Pouvez-vous recopier fidèlement, dans le texte « La rue parallèle » ci-dessous, le passage qui commence par les mots contenant « Il y a trois » et se termine par « aimer les femmes. » ?

• [TEXTE PROPOSÉ]:
────────────────────────────────────────
On vous souhaite un excellent été ❤

La team Motus

LA RUE PARALLÈLE

· TROIS ANS APRÈS LE COMING OUT·

            Je marche sans m’en rendre compte, dans la rue parallèle. La rue parallèle. De l’autre côté, il y a la Pride, qui bat son plein, sans moi. Où sont passées mes revendications, mes quêtes ? Que sont-elles devenues, trois ans après mon coming out ? Où est ma place, dans la rue parallèle ?

            Rembobinage. Zliiiup. 2019. Questions. Réponses. Surtout réponses d’ailleurs.

            Il y a trois ans je me suis rendu compte que je savais. Que j’avais toujours su. J’ai découvert que certains voient un problème là où je n’en ai jamais eu. Que certains ploient sous les normes que j’ai toujours piétinées sans en prendre conscience. J’ai exploré cette force-là, au moment où j’ai su que c’était une force. J’ai décidé d’en faire un étendard, comme tant d’autres l’avaient fait avant moi.

            J’ai voulu aller plus loin. Que tout ça me définisse. Que tout ça m’aide à regarder le monde en courbant les lignes, en tordant les horizons, en prenant tous les angles, tous les points de vue. J’ai voulu le vivre dans ma chair, j’en ai eu besoin. J’ai voulu que les gens sachent, tous, la signifiance de cette expérience-là, aimer les femmes.

            La signifiance, c’était aussi et surtout, pouvoir se passer allégrement des hommes. Ceux – car oui moi aussi j’ai cette fâcheuse tendance hystérique à tout généraliser – qui m’ont meurtrie, utilisée, salie, dépouillée, abîmée. L’importance de la déflagration n’était pas juste intime, elle était en cela profondément politique : par le biais de nos expériences personnelles, le tissu de nos relations, nous pouvions rendre possible un autre monde, une autre manière d’exister qui se connecte si facilement avec tous les combats qui m’étaient – et me sont toujours – si chers : féminisme, écologie, bref les déviances aux systèmes de domination qui nous entravent et nous déterminent si mal. Queer, le mot est devenu un échappatoire.

            Les femmes sont des femmes sans les hommes, sans leur miroir déformant, et leur besoin d’être nécessaires.

            Ensuite, j’ai été presque déçue que cette révolution, intellectuelle, théorique, ne provoque pas de révolution dans mon entourage, dans ma vie. J’avais le privilège de m’en foutre et je n’en voulais pas. Je voulais marquer le coup, me distinguer de la vie d’avant : non, rien n’était pareil, j’avais compris tant de choses, je m’étais appliquée à sortir de ma zone de confort, à aller confronter mes idées au réel, à mettre mon corps au service d’une liberté, d’une émancipation qui aurait du tout ébranler.

            Mais c’était un non-sujet, et je n’ai pu qu’écrire dessus pour le faire en devenir un.
────────────────────────────────────────
• [EXTRAITS DE DONNÉES]:

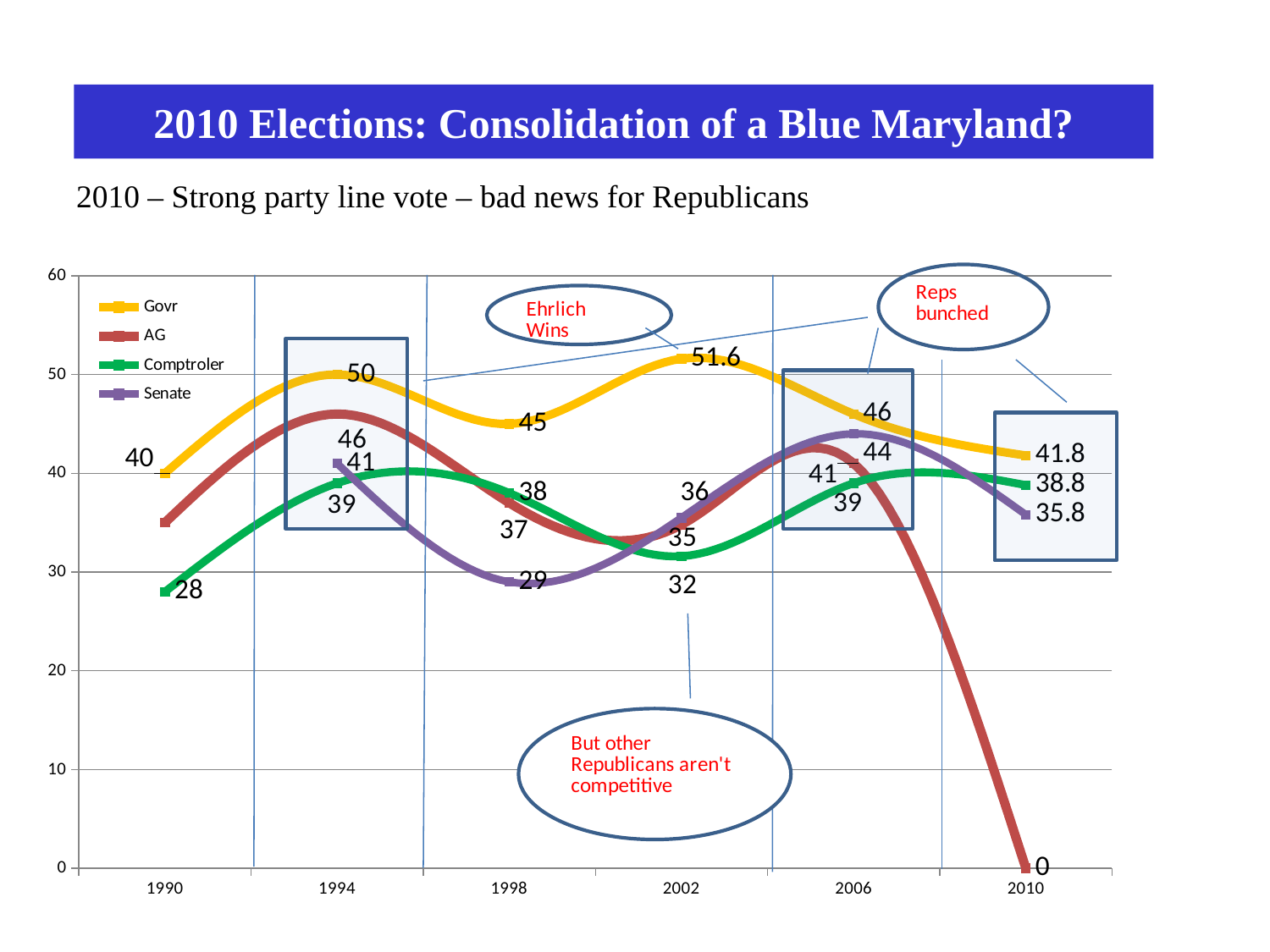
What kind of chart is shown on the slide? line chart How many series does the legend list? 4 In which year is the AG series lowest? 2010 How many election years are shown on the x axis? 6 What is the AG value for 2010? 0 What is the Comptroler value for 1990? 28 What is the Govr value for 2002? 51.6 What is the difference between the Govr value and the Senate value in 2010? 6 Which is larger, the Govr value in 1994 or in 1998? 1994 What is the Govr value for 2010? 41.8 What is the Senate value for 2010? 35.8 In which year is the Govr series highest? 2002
────────────────────────────────────────
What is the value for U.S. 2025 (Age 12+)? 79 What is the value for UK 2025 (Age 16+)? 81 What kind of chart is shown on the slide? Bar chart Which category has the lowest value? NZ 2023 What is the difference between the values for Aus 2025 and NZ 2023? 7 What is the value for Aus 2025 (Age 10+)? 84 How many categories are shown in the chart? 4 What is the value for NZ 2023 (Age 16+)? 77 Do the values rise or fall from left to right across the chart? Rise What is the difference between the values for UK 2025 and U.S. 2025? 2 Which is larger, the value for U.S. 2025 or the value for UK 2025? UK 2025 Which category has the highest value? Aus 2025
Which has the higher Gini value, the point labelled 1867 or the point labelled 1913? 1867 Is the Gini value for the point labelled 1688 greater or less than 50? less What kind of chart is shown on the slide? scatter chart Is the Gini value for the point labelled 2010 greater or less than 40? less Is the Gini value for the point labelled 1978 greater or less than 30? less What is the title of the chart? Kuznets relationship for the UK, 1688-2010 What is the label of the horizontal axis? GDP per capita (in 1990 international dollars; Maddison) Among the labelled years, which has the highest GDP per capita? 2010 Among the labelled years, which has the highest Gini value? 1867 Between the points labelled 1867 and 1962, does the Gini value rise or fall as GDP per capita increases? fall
────────────────────────────────────────
• [CORRIGÉ]:
Il y a trois ans je me suis rendu compte que je savais. Que j’avais toujours su. J’ai découvert que certains voient un problème là où je n’en ai jamais eu. Que certains ploient sous les normes que j’ai toujours piétinées sans en prendre conscience. J’ai exploré cette force-là, au moment où j’ai su que c’était une force. J’ai décidé d’en faire un étendard, comme tant d’autres l’avaient fait avant moi.

            J’ai voulu aller plus loin. Que tout ça me définisse. Que tout ça m’aide à regarder le monde en courbant les lignes, en tordant les horizons, en prenant tous les angles, tous les points de vue. J’ai voulu le vivre dans ma chair, j’en ai eu besoin. J’ai voulu que les gens sachent, tous, la signifiance de cette expérience-là, aimer les femmes.